Contributed by: kellyseal Wednesday, June 12 2019 @ 11:13 am
Tantan, the popular dating app often referred to as China’s Tinder, was recently removed from the Chinese app store in an effort by the government to “clean up content in cyberspace,” according to ZDNet[*1] .
There were no specifics given as to why the app was removed, but the company issued a statement saying that it is complying with the government’s requirements. The app was removed from both the Apple and Android stores in China.
Momo, Tantan’s parent company, also issued a statement saying it was "proactively communicating with the relevant government authorities" and will "fully cooperate" to restore the app's availability "as soon as possible," according to Yahoo! Finance.
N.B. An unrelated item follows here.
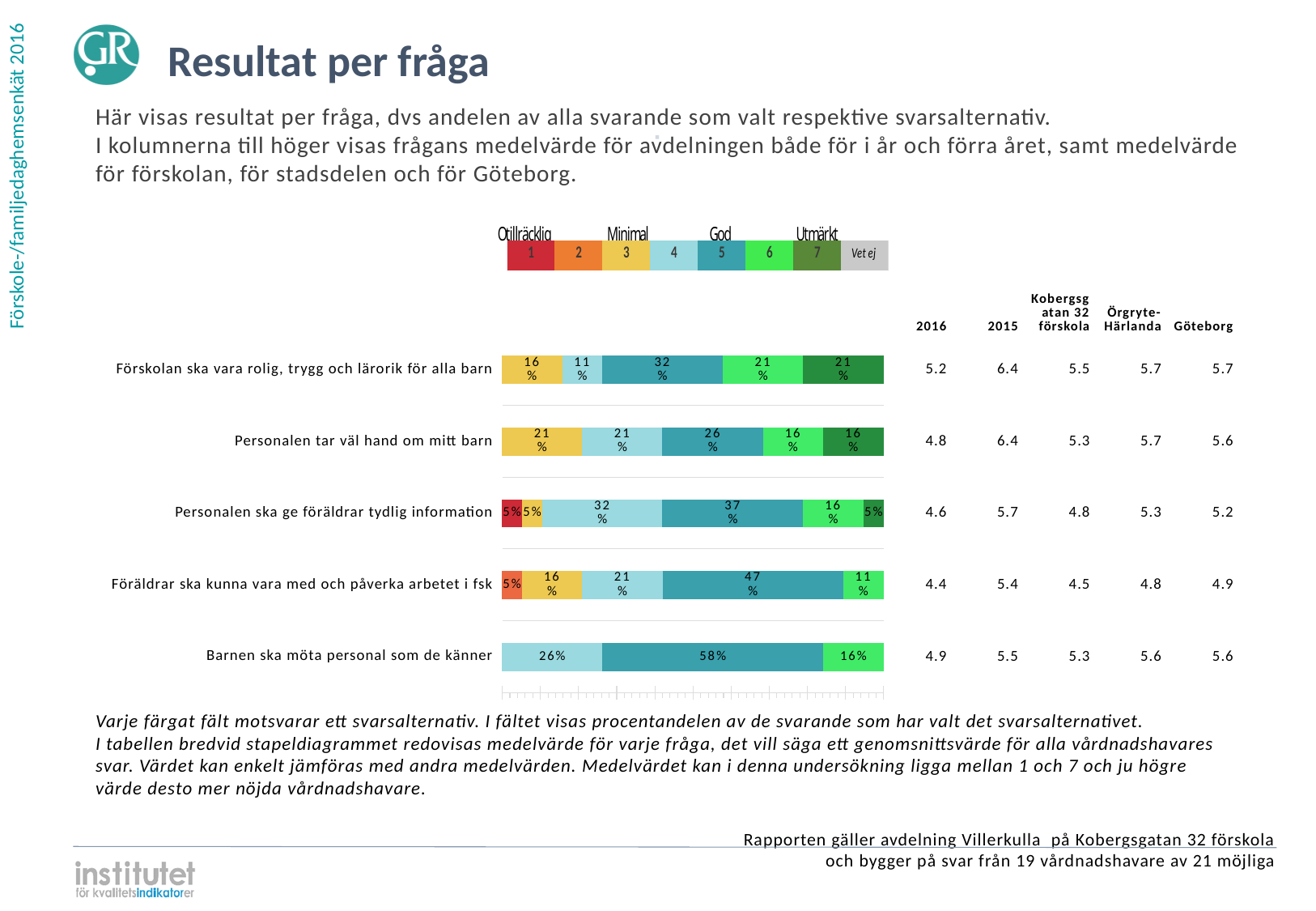
How many answer alternatives does the legend above the chart list? 8 What percentage of respondents chose answer 5 (God) for 'Barnen ska möta personal som de känner'? 58% What kind of chart is shown on the slide? stacked bar chart Which answer alternative has the largest share for 'Personalen ska ge föräldrar tydlig information'? 5 (37%) How many questions (categories) are plotted in the bar chart? 5 What percentage chose answer 5 for 'Föräldrar ska kunna vara med och påverka arbetet i fsk'? 47% Which question has the highest 2016 mean value in the table? Förskolan ska vara rolig, trygg och lärorik för alla barn (5.2) What percentage chose answer 7 for 'Förskolan ska vara rolig, trygg och lärorik för alla barn'? 21% For 'Barnen ska möta personal som de känner', which is larger: the share for answer 4 or the share for answer 6? answer 4 (26%) What is the 2016 mean value for 'Föräldrar ska kunna vara med och påverka arbetet i fsk'? 4.4 What is the difference between the share for answer 5 and the share for answer 4 in 'Personalen tar väl hand om mitt barn'? 5% What is the total of the three segments in the bar for 'Barnen ska möta personal som de känner'? 100%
Shares of the company tumbled after the app’s removal.
Likely, it has something to do with China’s crackdown last year of pornographic material that was being distributed via mobile apps, a problem that many dating apps have encountered. In addition to cleaning up content, the government wants to prevent companies from collecting private information from dating app users. China’s Internet watchdog said that taking apps off the market until they are compliant was “to protect the youth,” according to ZDNet.
Momo acquired Tantan a year ago for $800 million in an effort to grow its market share. Momo’s revenue was flat but with Tantan’s 3.9 million paid users added to the mix, the company was able to report 67% growth in paid subscriptions for all its apps in the first quarter of 2019, according to Yahoo!
Tantan is one of the most popular dating apps in the world, with an average user base of over 100 million, and about 20 million active users per month, according to the company. Its format is very similar to Tinder, where users can swipe left to reject or right to accept a potential match. It’s most popular with those 24 and younger.
Like with Tinder, Tantan’s members can purchase access to its premium service for unlimited profile views, swipes and matches.
Match Group sued Tantan over the similarities to its technology and interface, and Tantan agreed to pay Match Group royalties in a settlement (in May of 2018). Tantan’s removal from the app store is the company’s latest challenge, as the removal prevents new users from downloading the service (and therefore hinders its growth). Current members however are still able to access the app online.
Tantan isn’t the only app that was taken down. Popular news apps Baidu and Sohu have also been partially blocked for “spreading vulgar contents” or “damaging the cyber public opinion ecology,” according to ZDNet.